Text passage
Member Avatar for abhi287

Hi

i m trying to get the values from database and put it into the select options..
i m using code-

<?php
$con = mysql_connect("localhost","cdccpl","d123");
if (!$con)
  {
  die('Could not connect: ' . mysql_error());
  }
					  mysql_select_db("cdccpl_aus", $con);
$result = mysql_query("SELECT * FROM bak_bill_cust");
 while( $row = mysql_fetch_array( $result ) ):
 $option = $row["cust_code"];

echo "<option value='$row[cust_code]'>$row[cust_code]</option>";
endwhile;
 mysql_close($con);?>

but i m getting displayes with the values as--

Customer auswidestonemanpnicholsonllwmplnewuserguestanftasturnbullanglic

means values getting displayed one after another and not in option..

why so..
plz help

  • 6 Contributors
  • 6 Replies
  • 111 Views
  • 19 Hours Discussion Span
  • Latest Post Latest Post by somedude3488

Recommended Answers

All 6 Replies

Member Avatar for johnsquibb

echo your option tags inside of a select tag like this:

<select name="test" id="test">
	<option value="value 1">option 1</option>
	<option value="value 2">option 2</option>
	<option value="value 3">option 3</option>
</select>
Member Avatar for ShawnCplus

Well firstly

$result = mysql_query("SELECT * FROM bak_bill_cust");
 while( $row = mysql_fetch_array( $result ) ):
 $option = $row["cust_code"];

echo "<option value='$row[cust_code]'>$row[cust_code]</option>";
endwhile;

>>>

$result = mysql_query("SELECT * FROM bak_bill_cust");
while( $row = mysql_fetch_assoc( $result ) )

Information provided

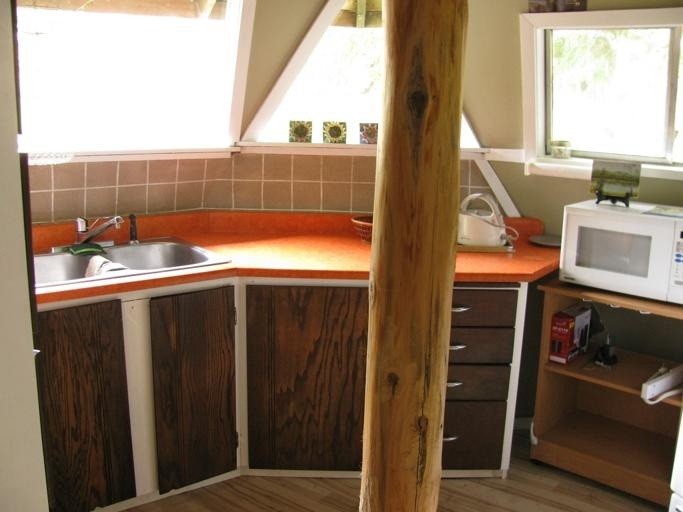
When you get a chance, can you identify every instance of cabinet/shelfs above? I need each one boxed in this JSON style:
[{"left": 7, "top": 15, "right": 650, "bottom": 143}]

Given request 1
In the PHP select-options thread:
(a) Which database does the original code select with mysql_select_db?
(b) Which tag does johnsquibb say the option tags should be echoed inside of?
(c) Which function takes the place of mysql_fetch_array in ShawnCplus's revised loop?
Given request 2
Reproduce the PHP select-options thread starting with "Well firstly" and going on through "mysql_fetch_assoc( $result ) )", renaming "bak_bill_cust" to "bak_bill_customers" throughout.
Given request 3
Take the PHP select-options thread further from where it stops.
The material has no role in any of this.

Output 1
(a) cdccpl_aus
(b) The select tag
(c) mysql_fetch_assoc

Output 2
Well firstly

$result = mysql_query("SELECT * FROM bak_bill_customers");
 while( $row = mysql_fetch_array( $result ) ):
 $option = $row["cust_code"];

echo "<option value='$row[cust_code]'>$row[cust_code]</option>";
endwhile;

>>>

$result = mysql_query("SELECT * FROM bak_bill_customers");
while( $row = mysql_fetch_assoc( $result ) )

Output 3
{
    $option = $row["cust_code"];
    echo "<option value='$option'>$option</option>";
}

I actually wasn't even aware PHP could use that format for while loops but I wouldn't advise its use given that it completely breaks the Perl-like syntax and just makes for ugly code.

Member Avatar for nav33n

I actually wasn't even aware PHP could use that format for while loops

Yeah.. I wasn't aware too.. :)

Member Avatar for JeniF

Not sure if your porblem is solved yet, but here is something I use all the time for drop downs.
First get your connection string going. preferably using an include.
then use the following code, adapting statement to your needs:

<?php
$result = mysql_query("SELECT * FROM users ORDER BY username ASC") or 
die(mysql_error());
	$sticky= '';
	if (isset($_POST['id']))
	$sticky = ($_POST['id']);
	$pulldown1 = '<select name="id">';
	$pulldown1 .= '<option></option>';
	while($row = mysql_fetch_array($result))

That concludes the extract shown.